Souvent le week-end je prends le temps de partir aux nouvelles de la famille.
Mes grands-mères attendent joyeusement mon coup de téléphone dominical.

Il y a quelques mois ma grand-mère paternelle, encore engluée dans la solitude causée par la disparition de mon grand-père, m'apprenait que celui-ci écrivait. Qu'elle avait retrouvé de nombreux carnets noircis de sa main.
Cette révélation m'a considérablement intriguée et je lui demandais si elle serait d'accord pour m'en faire parvenir copie.

Que pouvait donc écrire cet homme ? Quelles pensées pouvaient bien se cacher derrière cet homme solitaire et silencieux, intelligent et loin de tout, à l'oeil malicieux et à l'allure triste ?
J'avais bien compris, trop tard, qu'aveuglée par son image de père fouettard, l'incarnation de l'autorité patriarcale qui effrayait petits et grands, je n'avais pu apercevoir que peu de ce qu'il était vraiment. Ce qu'il avait bien voulu nous montrer au final, et peu avant SON final justement.

C'était celui qu'il ne fallait pas déranger pendant sa sieste ou son feuilleton, qui répondait à toutes les questions de "Questions pour un champion" en faisant des mots-fléchés niveau 7 et pourtant ne lisait que des St-Antonio, qui partait en solitaire pour de longues ballades en forêt, qui pouvait rester dans la même pièce que son frère toute une après-midi sans parler, qui a remplacé mon père à mon concours de pêche père/enfant et qui était encore plus heureux et fier que moi de l'avoir gagné, qui ne disait jamais un mot encourageant ou gentil mais qui découpait soigneusement chaque article de nos "exploits" dans le journal local, qui ne donnait jamais son avis sur rien et ne disait jamais de mal de personne, qui ne savait s'adresser à ses enfants et petits-enfants qu'en criant, qui a été conquis et a conquis ma mère sans que je sache jamais pourquoi, qui ne décrochait jamais un téléphone, qui cuisinait admirablement bien pour un homme de sa génération : un ours pour certain dont je faisais partie.

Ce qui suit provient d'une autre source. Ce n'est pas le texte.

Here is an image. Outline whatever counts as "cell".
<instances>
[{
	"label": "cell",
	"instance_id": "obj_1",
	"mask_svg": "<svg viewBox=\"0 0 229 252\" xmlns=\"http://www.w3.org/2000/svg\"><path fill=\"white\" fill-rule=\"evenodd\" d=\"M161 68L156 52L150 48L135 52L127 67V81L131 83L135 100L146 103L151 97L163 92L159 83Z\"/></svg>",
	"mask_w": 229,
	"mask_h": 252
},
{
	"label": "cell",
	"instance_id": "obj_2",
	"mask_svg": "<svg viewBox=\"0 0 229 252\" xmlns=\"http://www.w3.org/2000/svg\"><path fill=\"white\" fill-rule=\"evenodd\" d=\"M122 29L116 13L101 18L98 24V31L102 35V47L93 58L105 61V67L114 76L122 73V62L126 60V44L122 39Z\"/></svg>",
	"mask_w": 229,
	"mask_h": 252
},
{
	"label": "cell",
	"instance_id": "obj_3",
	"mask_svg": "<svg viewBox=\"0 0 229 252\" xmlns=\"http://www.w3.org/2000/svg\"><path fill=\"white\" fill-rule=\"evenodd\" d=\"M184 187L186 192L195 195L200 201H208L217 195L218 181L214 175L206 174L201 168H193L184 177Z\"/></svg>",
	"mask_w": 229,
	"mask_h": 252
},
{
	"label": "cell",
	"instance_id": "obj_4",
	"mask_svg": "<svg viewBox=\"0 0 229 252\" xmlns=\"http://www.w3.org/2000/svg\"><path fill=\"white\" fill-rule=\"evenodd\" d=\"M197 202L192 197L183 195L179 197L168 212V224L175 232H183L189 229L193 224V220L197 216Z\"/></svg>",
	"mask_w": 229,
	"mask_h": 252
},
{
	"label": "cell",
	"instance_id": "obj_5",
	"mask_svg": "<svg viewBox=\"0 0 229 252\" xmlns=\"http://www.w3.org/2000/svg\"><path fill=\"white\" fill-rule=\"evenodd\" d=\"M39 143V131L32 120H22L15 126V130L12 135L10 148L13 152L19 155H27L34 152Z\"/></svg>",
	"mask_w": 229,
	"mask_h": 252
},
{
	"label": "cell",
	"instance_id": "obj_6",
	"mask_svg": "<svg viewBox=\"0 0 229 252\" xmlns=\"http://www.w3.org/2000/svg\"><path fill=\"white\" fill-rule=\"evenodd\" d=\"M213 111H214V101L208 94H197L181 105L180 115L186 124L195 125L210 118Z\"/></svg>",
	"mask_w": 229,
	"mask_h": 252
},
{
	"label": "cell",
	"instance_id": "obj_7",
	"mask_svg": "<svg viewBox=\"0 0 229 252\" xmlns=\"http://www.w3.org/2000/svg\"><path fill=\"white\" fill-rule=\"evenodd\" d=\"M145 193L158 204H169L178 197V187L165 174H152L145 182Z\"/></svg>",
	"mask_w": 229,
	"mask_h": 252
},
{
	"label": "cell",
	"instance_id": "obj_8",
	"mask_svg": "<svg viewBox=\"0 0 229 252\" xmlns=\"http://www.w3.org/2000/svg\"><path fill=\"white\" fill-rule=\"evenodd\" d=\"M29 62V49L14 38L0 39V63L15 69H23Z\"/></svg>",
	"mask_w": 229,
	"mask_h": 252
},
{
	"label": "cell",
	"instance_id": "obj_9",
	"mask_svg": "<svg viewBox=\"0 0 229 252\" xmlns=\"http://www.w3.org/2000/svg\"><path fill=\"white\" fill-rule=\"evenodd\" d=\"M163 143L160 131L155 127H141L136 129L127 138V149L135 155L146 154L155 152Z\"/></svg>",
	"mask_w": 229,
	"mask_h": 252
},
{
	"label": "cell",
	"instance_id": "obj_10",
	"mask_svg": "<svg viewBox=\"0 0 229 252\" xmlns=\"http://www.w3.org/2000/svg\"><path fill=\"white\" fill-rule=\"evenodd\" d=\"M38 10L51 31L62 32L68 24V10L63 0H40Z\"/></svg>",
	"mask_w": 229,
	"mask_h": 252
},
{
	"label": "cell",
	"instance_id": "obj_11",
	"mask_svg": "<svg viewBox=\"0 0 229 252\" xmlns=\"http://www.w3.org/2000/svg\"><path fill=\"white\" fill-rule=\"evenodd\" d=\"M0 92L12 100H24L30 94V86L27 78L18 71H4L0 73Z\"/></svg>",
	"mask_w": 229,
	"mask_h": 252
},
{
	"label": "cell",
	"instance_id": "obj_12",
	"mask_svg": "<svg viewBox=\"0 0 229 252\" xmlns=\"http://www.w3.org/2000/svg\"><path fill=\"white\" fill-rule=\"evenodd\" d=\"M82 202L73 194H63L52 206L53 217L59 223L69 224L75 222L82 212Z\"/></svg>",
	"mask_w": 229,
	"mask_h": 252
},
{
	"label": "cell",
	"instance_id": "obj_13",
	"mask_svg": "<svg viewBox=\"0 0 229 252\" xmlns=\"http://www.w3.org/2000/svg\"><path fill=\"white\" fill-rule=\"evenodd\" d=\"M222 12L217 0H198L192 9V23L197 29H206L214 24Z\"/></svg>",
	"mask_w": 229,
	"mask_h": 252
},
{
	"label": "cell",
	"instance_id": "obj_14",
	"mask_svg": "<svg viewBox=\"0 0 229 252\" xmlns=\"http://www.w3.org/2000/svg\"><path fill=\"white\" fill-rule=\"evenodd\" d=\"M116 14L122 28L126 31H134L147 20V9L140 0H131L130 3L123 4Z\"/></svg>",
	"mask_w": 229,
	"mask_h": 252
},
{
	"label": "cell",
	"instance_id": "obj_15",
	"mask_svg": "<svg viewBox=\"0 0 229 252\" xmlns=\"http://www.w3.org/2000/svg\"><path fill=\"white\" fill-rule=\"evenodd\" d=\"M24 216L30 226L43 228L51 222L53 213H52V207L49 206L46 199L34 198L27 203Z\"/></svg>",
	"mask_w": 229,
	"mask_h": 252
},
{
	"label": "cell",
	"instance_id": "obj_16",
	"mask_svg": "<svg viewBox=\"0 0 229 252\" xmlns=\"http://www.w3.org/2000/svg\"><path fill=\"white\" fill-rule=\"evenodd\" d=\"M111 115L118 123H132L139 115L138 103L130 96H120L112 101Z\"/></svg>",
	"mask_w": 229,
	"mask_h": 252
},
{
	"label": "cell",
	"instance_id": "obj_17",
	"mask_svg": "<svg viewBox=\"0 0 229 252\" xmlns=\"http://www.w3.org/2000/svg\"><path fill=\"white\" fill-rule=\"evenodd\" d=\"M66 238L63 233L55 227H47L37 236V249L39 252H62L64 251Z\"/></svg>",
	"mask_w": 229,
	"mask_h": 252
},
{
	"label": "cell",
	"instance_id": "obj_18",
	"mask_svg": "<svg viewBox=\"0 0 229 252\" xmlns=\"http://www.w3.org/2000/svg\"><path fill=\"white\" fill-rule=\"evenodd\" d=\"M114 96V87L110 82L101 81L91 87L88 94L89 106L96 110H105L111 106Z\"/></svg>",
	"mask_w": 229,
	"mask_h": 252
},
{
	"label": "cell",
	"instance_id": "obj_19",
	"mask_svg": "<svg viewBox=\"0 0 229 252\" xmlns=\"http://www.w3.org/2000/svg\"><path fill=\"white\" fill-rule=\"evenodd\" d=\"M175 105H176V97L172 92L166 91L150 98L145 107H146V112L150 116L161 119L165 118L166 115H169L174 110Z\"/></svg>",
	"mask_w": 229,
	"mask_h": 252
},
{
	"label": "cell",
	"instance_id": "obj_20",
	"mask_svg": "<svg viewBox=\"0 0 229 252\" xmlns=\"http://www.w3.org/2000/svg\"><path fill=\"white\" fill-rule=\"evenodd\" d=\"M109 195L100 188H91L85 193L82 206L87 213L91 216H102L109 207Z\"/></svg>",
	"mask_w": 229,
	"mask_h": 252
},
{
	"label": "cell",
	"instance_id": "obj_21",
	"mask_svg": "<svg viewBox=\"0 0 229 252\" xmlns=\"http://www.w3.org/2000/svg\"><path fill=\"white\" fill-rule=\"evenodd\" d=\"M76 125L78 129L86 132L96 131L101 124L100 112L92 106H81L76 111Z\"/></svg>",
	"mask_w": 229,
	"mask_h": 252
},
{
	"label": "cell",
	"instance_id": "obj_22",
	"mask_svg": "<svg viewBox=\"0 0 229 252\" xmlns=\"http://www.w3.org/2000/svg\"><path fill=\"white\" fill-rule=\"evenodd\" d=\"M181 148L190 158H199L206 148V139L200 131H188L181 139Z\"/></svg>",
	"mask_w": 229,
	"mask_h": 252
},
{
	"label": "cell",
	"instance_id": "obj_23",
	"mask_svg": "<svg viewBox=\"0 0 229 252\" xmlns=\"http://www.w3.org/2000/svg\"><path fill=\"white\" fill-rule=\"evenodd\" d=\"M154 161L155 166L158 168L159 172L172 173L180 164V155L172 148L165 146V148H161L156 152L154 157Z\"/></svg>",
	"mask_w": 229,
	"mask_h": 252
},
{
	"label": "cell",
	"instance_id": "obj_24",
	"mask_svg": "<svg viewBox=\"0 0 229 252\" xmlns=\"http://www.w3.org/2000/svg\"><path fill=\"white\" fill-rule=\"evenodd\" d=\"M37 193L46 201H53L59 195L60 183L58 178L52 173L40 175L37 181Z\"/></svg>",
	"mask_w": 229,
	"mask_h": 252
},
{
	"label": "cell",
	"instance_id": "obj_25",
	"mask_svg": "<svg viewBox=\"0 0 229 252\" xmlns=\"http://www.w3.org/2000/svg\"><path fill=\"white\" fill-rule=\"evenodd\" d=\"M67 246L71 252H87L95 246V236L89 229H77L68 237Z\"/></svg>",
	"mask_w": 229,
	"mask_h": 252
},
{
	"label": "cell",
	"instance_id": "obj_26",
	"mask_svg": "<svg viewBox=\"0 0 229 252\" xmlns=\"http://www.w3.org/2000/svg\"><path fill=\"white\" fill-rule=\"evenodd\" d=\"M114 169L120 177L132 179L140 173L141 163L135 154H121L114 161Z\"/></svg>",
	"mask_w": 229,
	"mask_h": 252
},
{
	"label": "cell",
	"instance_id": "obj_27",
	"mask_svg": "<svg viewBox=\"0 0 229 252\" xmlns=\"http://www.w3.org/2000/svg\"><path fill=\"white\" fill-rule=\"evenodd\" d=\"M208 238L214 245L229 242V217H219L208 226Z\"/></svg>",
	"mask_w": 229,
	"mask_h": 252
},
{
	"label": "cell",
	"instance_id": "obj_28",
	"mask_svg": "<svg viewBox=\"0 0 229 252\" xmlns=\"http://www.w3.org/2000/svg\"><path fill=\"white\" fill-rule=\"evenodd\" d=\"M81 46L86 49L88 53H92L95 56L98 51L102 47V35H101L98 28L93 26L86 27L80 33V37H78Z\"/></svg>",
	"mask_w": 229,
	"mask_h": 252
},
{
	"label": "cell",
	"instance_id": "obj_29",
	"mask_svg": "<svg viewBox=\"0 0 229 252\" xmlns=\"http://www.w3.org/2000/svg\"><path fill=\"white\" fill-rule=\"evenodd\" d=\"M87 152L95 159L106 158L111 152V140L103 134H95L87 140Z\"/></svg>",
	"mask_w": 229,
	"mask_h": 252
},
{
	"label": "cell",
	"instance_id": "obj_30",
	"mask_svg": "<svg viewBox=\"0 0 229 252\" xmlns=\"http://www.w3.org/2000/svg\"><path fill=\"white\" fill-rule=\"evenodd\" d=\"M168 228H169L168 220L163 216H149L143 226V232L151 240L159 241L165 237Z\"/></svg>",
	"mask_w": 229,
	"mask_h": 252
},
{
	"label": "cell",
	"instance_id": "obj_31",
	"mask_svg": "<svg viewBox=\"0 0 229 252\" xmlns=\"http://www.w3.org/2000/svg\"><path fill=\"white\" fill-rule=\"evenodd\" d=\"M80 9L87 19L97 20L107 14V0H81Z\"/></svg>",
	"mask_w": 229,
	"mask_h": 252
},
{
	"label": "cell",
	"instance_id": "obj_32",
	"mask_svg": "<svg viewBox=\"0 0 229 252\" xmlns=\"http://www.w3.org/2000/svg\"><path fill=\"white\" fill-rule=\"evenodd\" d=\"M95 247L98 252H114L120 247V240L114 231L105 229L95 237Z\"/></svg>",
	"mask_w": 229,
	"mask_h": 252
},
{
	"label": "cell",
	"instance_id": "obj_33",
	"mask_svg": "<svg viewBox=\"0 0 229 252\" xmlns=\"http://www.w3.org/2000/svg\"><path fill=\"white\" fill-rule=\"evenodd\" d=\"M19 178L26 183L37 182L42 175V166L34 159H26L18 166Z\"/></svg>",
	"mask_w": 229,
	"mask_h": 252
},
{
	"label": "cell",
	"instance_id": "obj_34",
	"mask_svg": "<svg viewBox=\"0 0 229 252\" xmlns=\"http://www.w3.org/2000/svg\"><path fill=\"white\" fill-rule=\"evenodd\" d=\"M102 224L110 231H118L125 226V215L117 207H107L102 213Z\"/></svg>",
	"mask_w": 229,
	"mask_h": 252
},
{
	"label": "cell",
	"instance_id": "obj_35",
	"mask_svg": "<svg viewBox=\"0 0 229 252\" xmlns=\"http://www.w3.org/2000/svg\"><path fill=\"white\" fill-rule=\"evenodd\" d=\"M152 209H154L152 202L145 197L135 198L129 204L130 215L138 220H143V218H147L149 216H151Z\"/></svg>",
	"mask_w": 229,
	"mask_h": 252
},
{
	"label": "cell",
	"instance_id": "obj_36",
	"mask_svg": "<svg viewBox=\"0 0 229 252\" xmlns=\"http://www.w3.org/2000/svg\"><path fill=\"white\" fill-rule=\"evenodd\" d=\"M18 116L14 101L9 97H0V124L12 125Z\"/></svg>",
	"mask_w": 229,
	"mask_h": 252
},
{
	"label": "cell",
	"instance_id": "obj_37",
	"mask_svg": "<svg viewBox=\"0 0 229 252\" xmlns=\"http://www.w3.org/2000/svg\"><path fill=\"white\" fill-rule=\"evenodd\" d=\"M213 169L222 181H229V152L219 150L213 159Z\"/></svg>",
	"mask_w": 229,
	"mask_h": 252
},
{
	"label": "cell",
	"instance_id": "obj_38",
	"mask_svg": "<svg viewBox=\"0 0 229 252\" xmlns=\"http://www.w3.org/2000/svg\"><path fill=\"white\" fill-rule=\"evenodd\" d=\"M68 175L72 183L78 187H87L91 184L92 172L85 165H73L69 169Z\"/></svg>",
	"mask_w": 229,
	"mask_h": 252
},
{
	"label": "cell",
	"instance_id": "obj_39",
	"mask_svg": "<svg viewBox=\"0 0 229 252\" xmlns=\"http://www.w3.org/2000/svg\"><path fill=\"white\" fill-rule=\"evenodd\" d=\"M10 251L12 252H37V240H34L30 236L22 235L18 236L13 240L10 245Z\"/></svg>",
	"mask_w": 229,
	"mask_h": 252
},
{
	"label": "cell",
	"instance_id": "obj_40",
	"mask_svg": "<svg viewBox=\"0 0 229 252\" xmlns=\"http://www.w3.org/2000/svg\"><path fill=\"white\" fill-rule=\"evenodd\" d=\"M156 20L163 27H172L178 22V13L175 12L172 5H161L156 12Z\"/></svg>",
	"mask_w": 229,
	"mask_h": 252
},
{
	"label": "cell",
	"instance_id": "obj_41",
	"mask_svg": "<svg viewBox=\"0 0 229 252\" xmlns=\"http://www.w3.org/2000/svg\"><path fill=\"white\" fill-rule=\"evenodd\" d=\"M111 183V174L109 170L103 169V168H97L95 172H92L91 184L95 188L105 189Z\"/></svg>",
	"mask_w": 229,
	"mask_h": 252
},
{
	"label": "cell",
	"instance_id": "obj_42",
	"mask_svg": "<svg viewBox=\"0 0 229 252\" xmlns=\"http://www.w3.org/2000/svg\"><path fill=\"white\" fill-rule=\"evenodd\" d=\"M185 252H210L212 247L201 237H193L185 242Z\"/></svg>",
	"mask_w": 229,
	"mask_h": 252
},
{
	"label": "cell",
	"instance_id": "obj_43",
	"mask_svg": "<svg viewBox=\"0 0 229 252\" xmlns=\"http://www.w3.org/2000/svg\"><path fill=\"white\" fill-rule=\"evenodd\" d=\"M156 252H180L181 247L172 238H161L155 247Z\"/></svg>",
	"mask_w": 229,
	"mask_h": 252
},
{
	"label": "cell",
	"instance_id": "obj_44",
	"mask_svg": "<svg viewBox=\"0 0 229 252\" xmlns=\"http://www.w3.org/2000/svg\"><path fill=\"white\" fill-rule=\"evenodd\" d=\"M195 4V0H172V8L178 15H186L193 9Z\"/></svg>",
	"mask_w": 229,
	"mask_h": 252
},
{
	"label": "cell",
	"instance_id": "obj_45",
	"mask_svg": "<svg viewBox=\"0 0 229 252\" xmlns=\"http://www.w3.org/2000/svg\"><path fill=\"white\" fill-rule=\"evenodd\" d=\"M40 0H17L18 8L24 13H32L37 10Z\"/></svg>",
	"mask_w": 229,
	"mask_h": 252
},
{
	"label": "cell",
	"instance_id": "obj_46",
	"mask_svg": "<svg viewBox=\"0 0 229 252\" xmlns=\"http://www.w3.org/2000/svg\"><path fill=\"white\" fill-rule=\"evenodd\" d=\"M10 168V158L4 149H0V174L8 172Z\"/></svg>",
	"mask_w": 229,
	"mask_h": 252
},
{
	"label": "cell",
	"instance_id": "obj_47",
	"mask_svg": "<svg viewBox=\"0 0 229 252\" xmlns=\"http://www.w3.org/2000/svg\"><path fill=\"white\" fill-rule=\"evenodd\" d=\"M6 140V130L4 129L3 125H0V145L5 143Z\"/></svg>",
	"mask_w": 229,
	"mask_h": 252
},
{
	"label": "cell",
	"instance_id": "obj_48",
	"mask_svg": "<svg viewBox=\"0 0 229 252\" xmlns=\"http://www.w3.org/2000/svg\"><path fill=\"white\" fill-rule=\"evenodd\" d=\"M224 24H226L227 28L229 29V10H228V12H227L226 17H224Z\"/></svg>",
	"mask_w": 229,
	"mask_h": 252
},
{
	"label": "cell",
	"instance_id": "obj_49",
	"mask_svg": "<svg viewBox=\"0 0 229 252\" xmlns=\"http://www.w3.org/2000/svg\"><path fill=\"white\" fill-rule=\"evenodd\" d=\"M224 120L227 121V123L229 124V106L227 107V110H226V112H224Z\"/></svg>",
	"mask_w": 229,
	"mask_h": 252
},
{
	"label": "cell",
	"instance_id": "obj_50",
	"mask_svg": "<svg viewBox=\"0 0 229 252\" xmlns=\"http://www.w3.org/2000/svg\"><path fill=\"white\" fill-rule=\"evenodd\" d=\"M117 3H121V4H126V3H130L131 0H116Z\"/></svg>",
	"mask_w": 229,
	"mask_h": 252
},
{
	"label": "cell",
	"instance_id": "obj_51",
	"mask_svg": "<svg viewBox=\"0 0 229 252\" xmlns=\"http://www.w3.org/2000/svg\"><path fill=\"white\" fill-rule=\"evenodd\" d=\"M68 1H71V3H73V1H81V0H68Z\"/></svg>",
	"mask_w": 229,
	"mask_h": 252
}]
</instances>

Un homme qui s'est adouci avec le poids de la maladie, qui nous a tous fait prendre conscience qu'on avait raté quelque chose ensemble, qui de s'être ainsi un peu dévoilé sur ses derniers mois a démultiplié le champ des regrets et de la peine.
Un homme fier et solide à qui j'ai tenu la main (pour la première fois) une semaine durant sur son lit de mort, un corps chétif pour lequel j'ai bataillé les infirmières, suppliant de la morphine.
Un homme à qui j'ai promis silencieusement d'être forte moi aussi.
Un homme qui a fait ses adieux dans une Eglise de village bondée, qui est parti sans ennemi et sans personne pour en dire du mal... parti et son mystère avec lui.

Nous avons égrainé les albums photos de famille avec ma grand-mère à la recherche d'une photo de lui souriant pour la cérémonie, sans succès.


Ce week-end j'ai reçu une grande enveloppe avec l'écriture reconnue et si singulière de ma grand-mère. Elle a préféré tout recopier à la main plutôt que de photocopier d'où le délai, c'est ce qu'indique le petit mot glissé avec le carnet.

Cette lecture m'a profondément troublé.

Il écrivait bien, très bien même. Parfois en vers, parfois en prose. Variant le style au besoin de la narration le tout avec un vocabulaire très développé (j'ai eu recours au dictionnaire quelques fois). Sur tout et n'importe quoi, du fictif à des évènements de sa vie.
Quelqu'un de très prolifique, de très sensible et de très drôle. Tout en restant sobre et correct il était en réalité très moqueur et riait de bon coeur des comédies qui pouvaient se jouer sous ses yeux, il se qualifie lui-même à de nombreuses reprises de "taquin" "coquin". Des yeux d'enfant devant la beauté, qu'elle soit féminine ou champêtre...


J'ai lu et depuis je ne vais pas bien du tout.